If you want me to help you what I need is for you to (1) stop talking! (2) When I start talking don't cut me off six words in to an answer or a probing question(s) (3) just because you hear a comma, a colon or semicolon does not mean I am done talking, that's a lead-in to something else important I need to say.
People who cut me off have been bothering me more than usual this week. I think mostly because the people doing it really want help but are having trouble handing over the baton so that someone else can assist them. I've been trying really hard bite my lip (not really) and bide my time.
When they start repeating what they've already said it irritates me. Especially if I started acknowledging it or asking a question to better understand the situation so I can move the conversation forward but they cut me off to give me information they already gave me. When I'm trying to clarify with them and they re-iterate it really drives me crazy. I didn't want the information you already shared. I'm fully aware of that and I'm asking another question because I need detail you left out. Oh, what, you're done talking? If only you'd saved the breath because you didn't tell me what I needed to know. Have a little faith, or trust, I had a question for a good reason. Not because I wasn't listening...or because people around me were talking too loudly. (Hey, I'm on the phone, let me concentrate. Don't try to distract me. I hate that!)
I hate the job. I don't hate it as passionately as I have other jobs but it makes me unhappy. I don't like waking up in the morning or going to work. Work is not providing me with rapture.
It's time for change. Since it would take a lot to do something different within the organization, I'd have to overcome everything I face in my current role and...not being a people pleaser I've struggled with it for as long as I have been on the phones. My boss said something about he could see me in the same role at age fifty if I managed to stay that long.
No.

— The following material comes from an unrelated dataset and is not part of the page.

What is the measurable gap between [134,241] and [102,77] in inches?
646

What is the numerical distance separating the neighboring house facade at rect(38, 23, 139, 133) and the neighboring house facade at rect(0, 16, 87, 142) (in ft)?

That is not what I want. Continuing to do this for that long would be closer to a lifetime of torture. I'm not okay with it. Why have I even put up with it for this long? I don't know. I think I need to set some clear expectations with my next manager. Like what I want from them as a manager.
Ideally I want an "adult job" this job isn't a real adult job. Adult jobs treat you like an adult. You can go on break when you want, take lunch when you want, you can work at your own pace. Scheduling vacation is flexible and if you need time to get to the doctor or whatnot they'll understand if you need to come in a little later and make up the hours during the week as long as the work is done on time.
What kind of job would I really like?
Anything that focuses on ideas, ideas about the future, improving things, brainstorming. If I could find a gig where I'd go to workplaces, examine the current processes and then make suggestions on how to improve them that'd be cool. Or I think I'd really enjoy being part of a think tank.
I would really enjoy being responsible for designing a better future for all of humanity.
I would love to have the job titles of Futurist or Idea Ninja.
Maybe if I become a writer I'll tell people I'm a plot ninja in disguise, not a writer.
That's a much catchier job title. Plot Ninja In Disguise (Ssh!). The questions I bet it'll lead to at parties...oh yes. Must have.
Maybe I could also go with Time-Traveling Ninja Visionary instead of Futurist (or also known as?).